If we can inculcate a healthy appreciation for the principle of costly signaling, and for its implications ― speakers must earn our credence, and doubters are best ignored until they have made their demonstrations of credibility ― we can, perhaps, restore something of a ranking of reliability, which will be a valuable asset indeed, so valuable that those who have a high ranking will protect it fervently, by telling the truth. Those who don’t like the truth will of course redouble their attempts to destroy the credibility of the truth-tellers, but if people are made alert to the ways of testing these attacks, we may be able to return the world to a more stable and transmissible set of sources of reliable information.

“We should settle for knowing less than everything about everything, but knowing enough to make informed choices.”

Part of the cost of false attacks on reliable sources should be heavy and unremitting condemnation of those who get caught doing this, along with penalties imposed on them in the coin of whatever matters to them. If they value their honor, they should be dishonored; if they value prestige, they should be ridiculed and belittled; if they value privacy, they should be exposed.

We should not expect any such policies to be self-sustaining. For instance, the ploy of patiently building reputation in order to exploit it in a master stroke of deception will always be attractive to some, and the internal security of organizations will always be vulnerable to moles. Aesop’s fable about the education of the country mouse by the city mouse ― and of the city mouse by the country mouse ― continues today, with the stakes raised.
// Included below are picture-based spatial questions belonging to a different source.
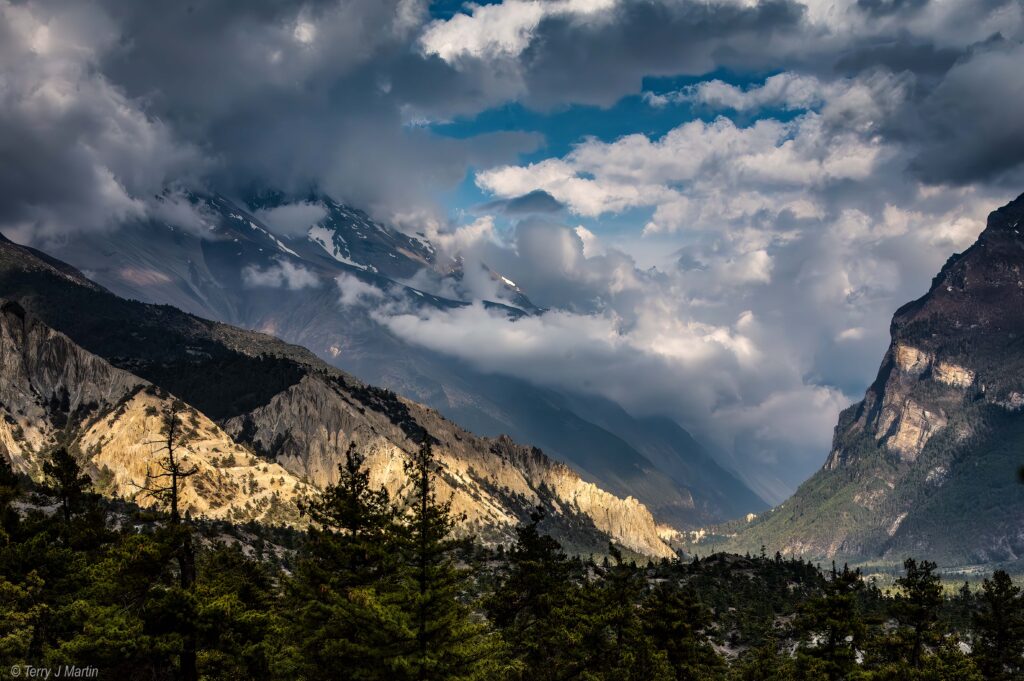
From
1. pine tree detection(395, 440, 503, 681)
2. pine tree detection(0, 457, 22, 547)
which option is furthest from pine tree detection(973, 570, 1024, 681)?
pine tree detection(0, 457, 22, 547)

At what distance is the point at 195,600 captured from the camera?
43031 millimetres

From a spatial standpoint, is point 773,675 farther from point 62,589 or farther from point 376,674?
point 62,589

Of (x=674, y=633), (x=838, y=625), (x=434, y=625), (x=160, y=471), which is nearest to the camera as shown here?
(x=434, y=625)

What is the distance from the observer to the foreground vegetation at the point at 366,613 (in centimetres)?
4281

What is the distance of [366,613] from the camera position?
134 ft

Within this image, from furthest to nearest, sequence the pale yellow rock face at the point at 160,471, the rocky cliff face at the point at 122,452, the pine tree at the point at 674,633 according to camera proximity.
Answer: the pale yellow rock face at the point at 160,471, the rocky cliff face at the point at 122,452, the pine tree at the point at 674,633

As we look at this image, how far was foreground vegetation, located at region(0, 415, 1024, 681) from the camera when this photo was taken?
140ft

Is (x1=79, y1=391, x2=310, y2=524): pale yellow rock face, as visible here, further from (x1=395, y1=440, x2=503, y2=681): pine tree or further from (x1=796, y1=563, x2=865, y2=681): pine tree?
(x1=395, y1=440, x2=503, y2=681): pine tree

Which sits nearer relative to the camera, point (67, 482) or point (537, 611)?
point (537, 611)

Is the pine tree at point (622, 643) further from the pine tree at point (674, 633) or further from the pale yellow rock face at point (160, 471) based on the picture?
the pale yellow rock face at point (160, 471)

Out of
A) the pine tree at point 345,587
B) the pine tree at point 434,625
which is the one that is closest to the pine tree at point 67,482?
the pine tree at point 345,587

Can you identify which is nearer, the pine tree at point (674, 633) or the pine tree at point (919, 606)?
the pine tree at point (674, 633)

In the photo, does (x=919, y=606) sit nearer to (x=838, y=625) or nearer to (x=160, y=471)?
(x=838, y=625)

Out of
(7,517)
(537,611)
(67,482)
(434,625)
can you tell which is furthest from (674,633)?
(7,517)
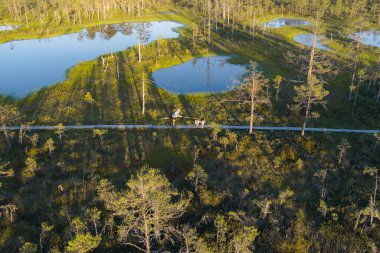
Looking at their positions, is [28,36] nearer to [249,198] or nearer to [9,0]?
[9,0]

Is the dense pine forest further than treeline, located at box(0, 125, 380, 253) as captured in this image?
Yes

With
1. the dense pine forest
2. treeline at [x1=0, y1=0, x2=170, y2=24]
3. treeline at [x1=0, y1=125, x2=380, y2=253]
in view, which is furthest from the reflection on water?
treeline at [x1=0, y1=125, x2=380, y2=253]

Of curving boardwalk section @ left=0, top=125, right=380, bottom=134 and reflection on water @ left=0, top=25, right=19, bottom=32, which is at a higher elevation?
reflection on water @ left=0, top=25, right=19, bottom=32

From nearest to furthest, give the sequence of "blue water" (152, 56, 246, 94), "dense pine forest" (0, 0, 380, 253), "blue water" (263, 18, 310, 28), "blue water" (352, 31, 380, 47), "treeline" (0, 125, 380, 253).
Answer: "treeline" (0, 125, 380, 253) < "dense pine forest" (0, 0, 380, 253) < "blue water" (152, 56, 246, 94) < "blue water" (352, 31, 380, 47) < "blue water" (263, 18, 310, 28)

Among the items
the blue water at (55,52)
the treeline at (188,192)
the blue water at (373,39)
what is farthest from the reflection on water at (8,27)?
the blue water at (373,39)

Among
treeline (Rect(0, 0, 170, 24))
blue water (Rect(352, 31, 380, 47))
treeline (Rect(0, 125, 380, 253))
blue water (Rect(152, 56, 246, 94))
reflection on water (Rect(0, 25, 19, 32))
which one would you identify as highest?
treeline (Rect(0, 0, 170, 24))

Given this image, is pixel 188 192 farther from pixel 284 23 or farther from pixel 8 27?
pixel 8 27

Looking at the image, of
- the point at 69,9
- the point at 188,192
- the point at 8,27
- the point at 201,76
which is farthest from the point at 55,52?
the point at 188,192

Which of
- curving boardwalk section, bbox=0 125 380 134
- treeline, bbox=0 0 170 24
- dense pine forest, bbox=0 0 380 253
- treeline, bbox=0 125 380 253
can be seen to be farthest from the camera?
treeline, bbox=0 0 170 24

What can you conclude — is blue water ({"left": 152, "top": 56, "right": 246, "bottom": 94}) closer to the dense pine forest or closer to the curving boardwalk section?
the dense pine forest

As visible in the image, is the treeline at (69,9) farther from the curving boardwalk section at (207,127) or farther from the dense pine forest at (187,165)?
the curving boardwalk section at (207,127)
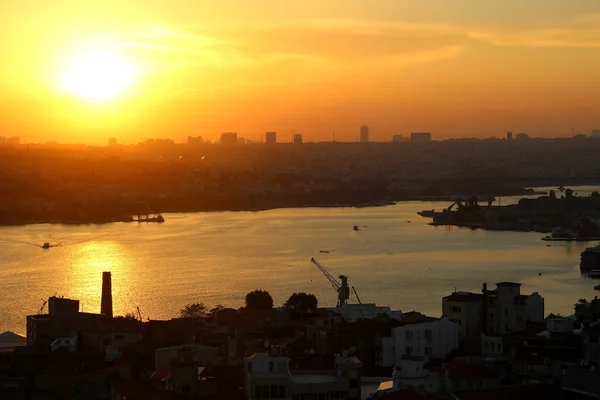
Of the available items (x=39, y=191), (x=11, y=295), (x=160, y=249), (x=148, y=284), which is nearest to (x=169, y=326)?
(x=11, y=295)

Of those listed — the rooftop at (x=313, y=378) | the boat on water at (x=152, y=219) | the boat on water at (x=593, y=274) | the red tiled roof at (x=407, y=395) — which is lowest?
the boat on water at (x=593, y=274)

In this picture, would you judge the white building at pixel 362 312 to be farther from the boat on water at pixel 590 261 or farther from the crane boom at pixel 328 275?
the boat on water at pixel 590 261

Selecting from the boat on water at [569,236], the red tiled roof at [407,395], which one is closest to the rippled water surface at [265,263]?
the boat on water at [569,236]

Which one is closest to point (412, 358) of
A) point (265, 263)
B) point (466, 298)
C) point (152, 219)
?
point (466, 298)

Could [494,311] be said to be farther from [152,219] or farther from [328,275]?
[152,219]

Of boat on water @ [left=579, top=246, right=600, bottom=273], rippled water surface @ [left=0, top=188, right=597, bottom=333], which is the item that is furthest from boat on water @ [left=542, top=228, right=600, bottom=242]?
boat on water @ [left=579, top=246, right=600, bottom=273]

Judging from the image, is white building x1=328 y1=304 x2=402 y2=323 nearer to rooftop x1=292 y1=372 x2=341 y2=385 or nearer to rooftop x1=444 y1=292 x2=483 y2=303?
rooftop x1=444 y1=292 x2=483 y2=303
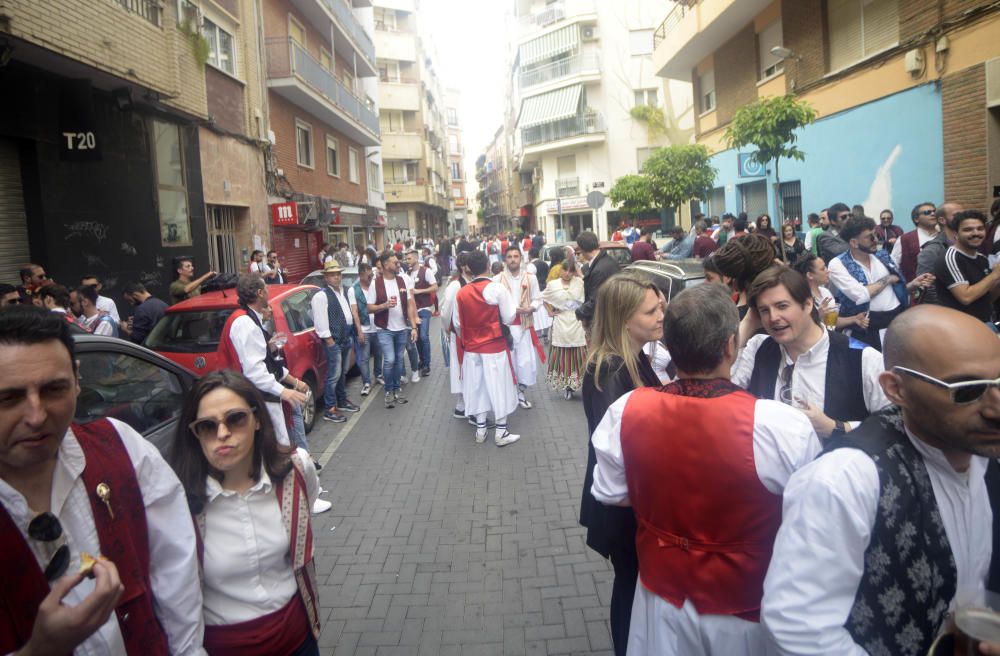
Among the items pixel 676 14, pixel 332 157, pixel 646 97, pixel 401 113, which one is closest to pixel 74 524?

Once we set aside the impossible, indeed undesirable, ideal of total transparency, we can start rebuilding islands of reliable trust. These already exist by the hundreds of thousands in local communities and larger political units, where public servants and private citizens have earned the respect of their neighbors and fellow citizens for their knowledge and honesty. What we need to do is enlarge these islands, patiently building from small to large, creating resilient webs of trust to replace those that have been dissolving in the onslaught of the media. We should settle for knowing less than everything about everything, but knowing enough to make informed choices, the very foundation of democracy.